Columbus isn't exactly lacking in venues to get your fix of national and international films. But what about catching the newest films from homegrown talent on the big screen?
Columbus isn't exactly lacking in venues to get your fix of national and international films.
With options ranging from the Wexner Center, Drexel Theatre, Studio 35 and the soon-to-open Grandview Theatre to the ubiquitous multiplexes, the latest indie, foreign and blockbuster movies are usually only a short trip away.
But what about catching the newest films from homegrown talent on the big screen? You've got several options, actually. Columbus' low-key but active film community boasts of a variety of ways to be seen.
One outlet, MadLab, is better known for boundary-pushing theater. The sell-out success of last year's Video Film Festival has ensured its return as an annual event at the Downtown mainstay.
Last year's program included shorts by Corey Aumiller, Dan Gerdeman and MadLab co-founder Eric Myers. Movie fans can catch a new crop of shorts and talk with the directors at this year's edition on Saturday.
Another multimedia arts group, Wild Goose Creative, jumps into local film exhibition on Friday, Nov. 13. Their North Campus space will play host to the new Columbus Moving Image Art Review.
Examples of locally made films, animations and software art, including works by Stacie Sells, Cassandra Troyan and Nikki and Matt Swift, will screen in what's promised to be the first showcase in a quarterly schedule.
If you're looking for an outlet to not only watch new local films but to also learn more about what happens before, during and after the credits, check out the Indie Club.

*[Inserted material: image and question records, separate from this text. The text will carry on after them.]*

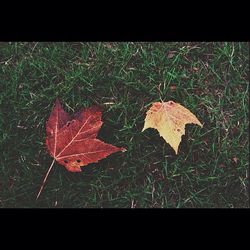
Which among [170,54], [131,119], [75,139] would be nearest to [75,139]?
[75,139]

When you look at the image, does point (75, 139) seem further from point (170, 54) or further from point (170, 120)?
point (170, 54)

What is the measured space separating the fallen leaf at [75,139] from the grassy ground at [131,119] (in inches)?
4.0

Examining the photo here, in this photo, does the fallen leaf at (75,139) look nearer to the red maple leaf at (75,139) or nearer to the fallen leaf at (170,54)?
the red maple leaf at (75,139)

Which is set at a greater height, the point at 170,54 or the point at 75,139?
the point at 170,54

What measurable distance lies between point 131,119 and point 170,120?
0.29 m

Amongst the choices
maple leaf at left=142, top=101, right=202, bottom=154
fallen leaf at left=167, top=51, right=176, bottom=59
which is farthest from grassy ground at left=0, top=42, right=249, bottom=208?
maple leaf at left=142, top=101, right=202, bottom=154

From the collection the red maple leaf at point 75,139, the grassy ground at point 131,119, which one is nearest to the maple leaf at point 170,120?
the grassy ground at point 131,119

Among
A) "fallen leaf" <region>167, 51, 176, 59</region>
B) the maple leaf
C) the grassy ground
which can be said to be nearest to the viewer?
the maple leaf

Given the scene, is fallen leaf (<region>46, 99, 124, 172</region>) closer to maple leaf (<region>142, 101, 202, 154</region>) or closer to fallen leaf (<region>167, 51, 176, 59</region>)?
maple leaf (<region>142, 101, 202, 154</region>)

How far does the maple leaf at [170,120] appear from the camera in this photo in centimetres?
245

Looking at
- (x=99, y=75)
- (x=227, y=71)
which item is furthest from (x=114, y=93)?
(x=227, y=71)

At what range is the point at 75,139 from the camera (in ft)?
8.05

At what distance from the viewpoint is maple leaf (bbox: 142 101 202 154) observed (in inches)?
96.6

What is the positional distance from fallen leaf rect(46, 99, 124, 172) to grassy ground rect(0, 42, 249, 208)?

The national organization was founded in 1998 by Washington State native Eric Colley, a producer, director and actor who saw a need for an umbrella organization for individuals working in the film industry. Eleven years later, Indie Club has over 30,000 members worldwide and 70 local clubs - including Columbus.
Led by Max Groah and Bryan Arnold, the Columbus Indie Club meets monthly at the Gateway Theater for activities ranging from screenings of new local works to discussions on the artistic and technical sides of independent filmmaking.
New members can expect to meet anyone from producers to gaffers, but the club is open to everyone with an interest in film.